Students from the EEA (European Economic Area) are free to take up employment in Ireland.

Non-EEA students who are enrolled in a one-year (minimum) and full time course that is recognised by the Dept of Education can work for 20 hours’ a week, or 40 during holiday periods. To avail of part time work, non-EEA students need to have their passports stamped when registering with the GNIB - Garda National Immigration Bureau. Casual work must not interfere with your course attendance, and entitlement to work will cease as soon as your course is completed.

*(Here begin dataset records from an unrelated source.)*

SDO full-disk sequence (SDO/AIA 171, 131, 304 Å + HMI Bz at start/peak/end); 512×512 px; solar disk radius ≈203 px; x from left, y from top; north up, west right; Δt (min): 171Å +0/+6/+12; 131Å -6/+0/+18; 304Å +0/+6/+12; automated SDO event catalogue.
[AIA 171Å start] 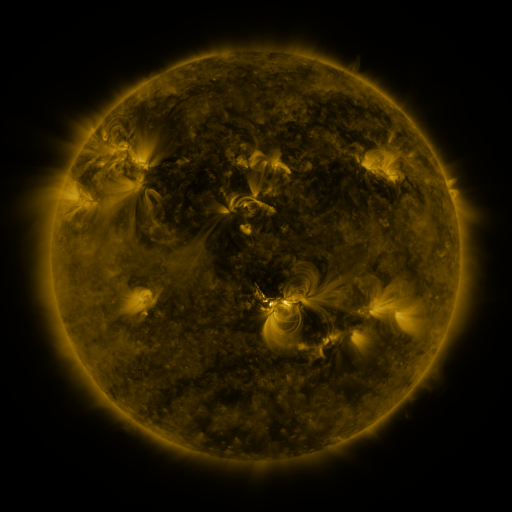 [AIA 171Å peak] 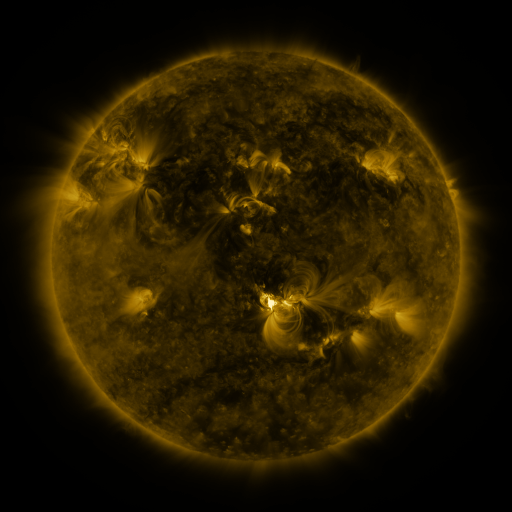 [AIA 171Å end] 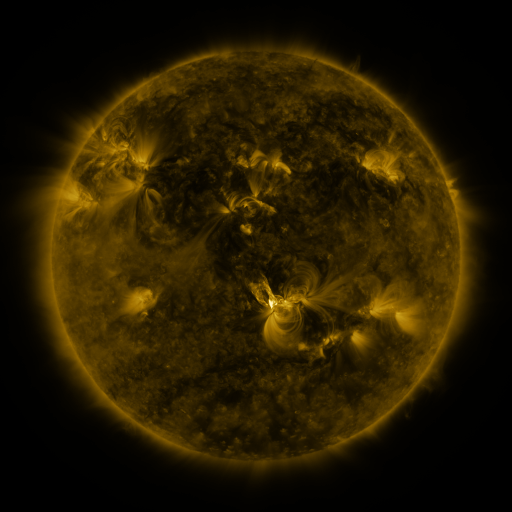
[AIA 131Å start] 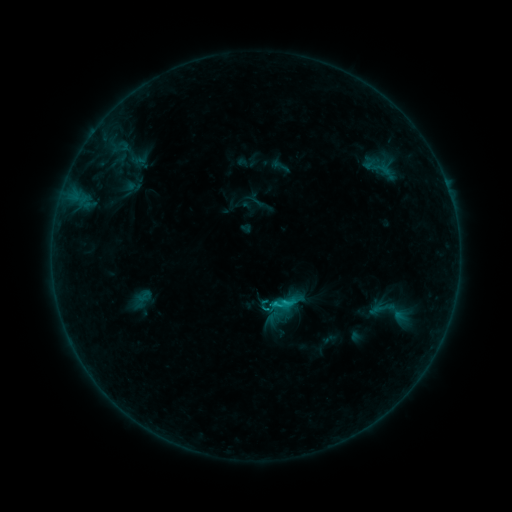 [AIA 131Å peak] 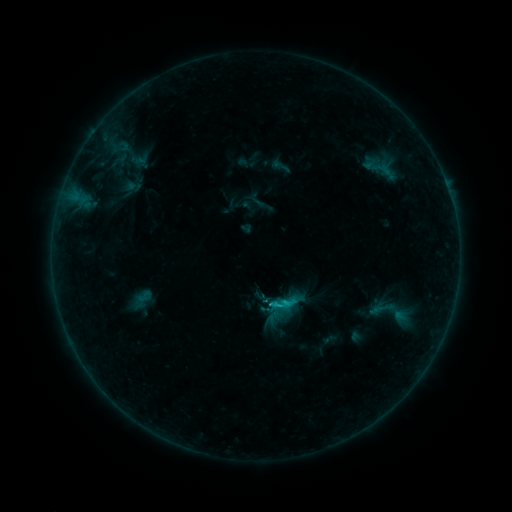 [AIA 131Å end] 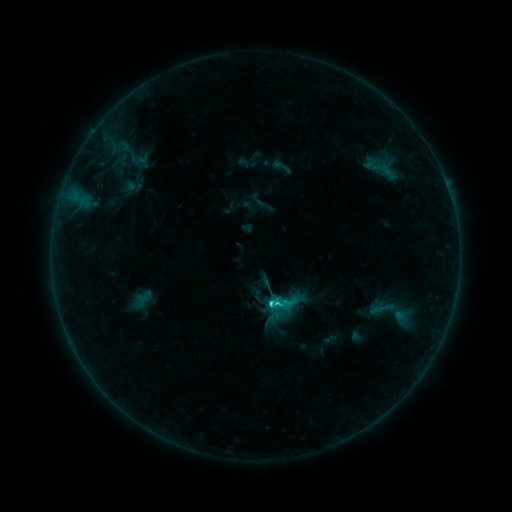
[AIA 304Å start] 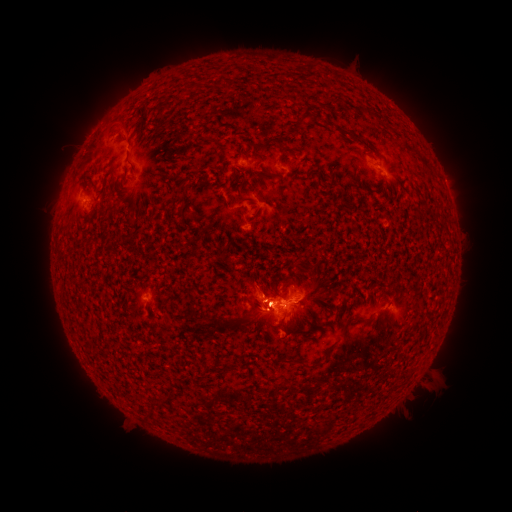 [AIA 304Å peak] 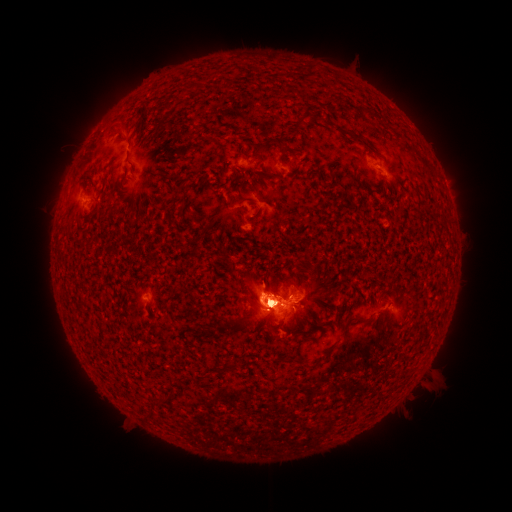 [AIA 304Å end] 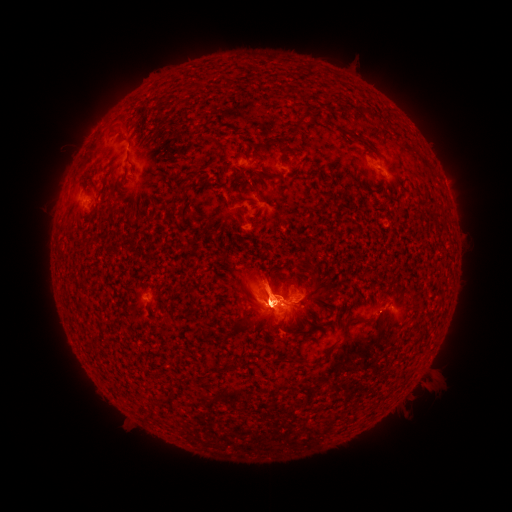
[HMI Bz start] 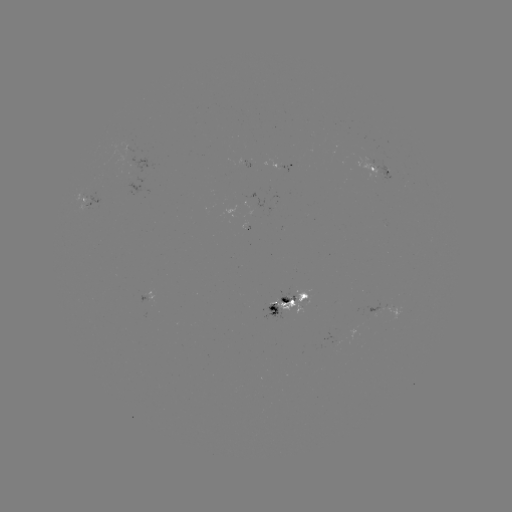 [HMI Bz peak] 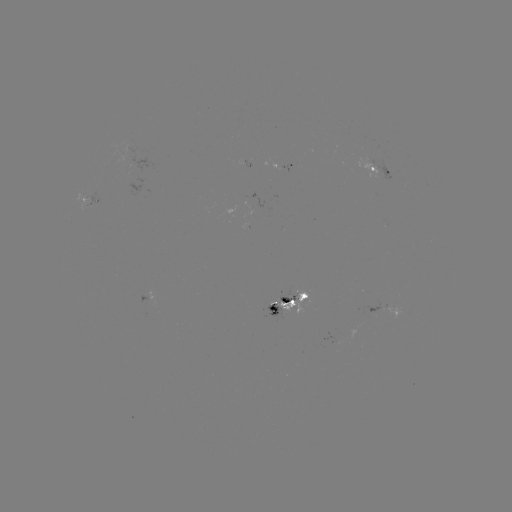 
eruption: [36, 267, 151, 438]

All employees in Ireland are required to have a PPS (Personal Public Service) number. You must be living in Ireland before applying for your PPS number and applications should be made to the nearest Social Welfare office with the following documentation. Applicants should bring a photo id (e.g. passport, national identity card, or immigration card) and evidence of your Irish address, such as a household bill (ESB, telephone, gas, etc).

Setting up a Bank Account

It is strongly recommended that you open a bank account upon arriving in Ireland. This service allows you to receive payment, save money, make transactions and is much safer than hiding your money under the bed!

Banks in Ireland provide a very modern and convenient service, with ATM machines readily available in big cities and small towns. It may prove beneficial however, especially if you intend to study outside Dublin, to investigate which banks have a branch in your new hometown. Banking costs vary, but many, if not all, banks have special offers for student customers.

*NB As international students often rely on transferred monies for their initial expenses, it is important to remember that it can take up to two weeks for the international transfer of money through the banking system.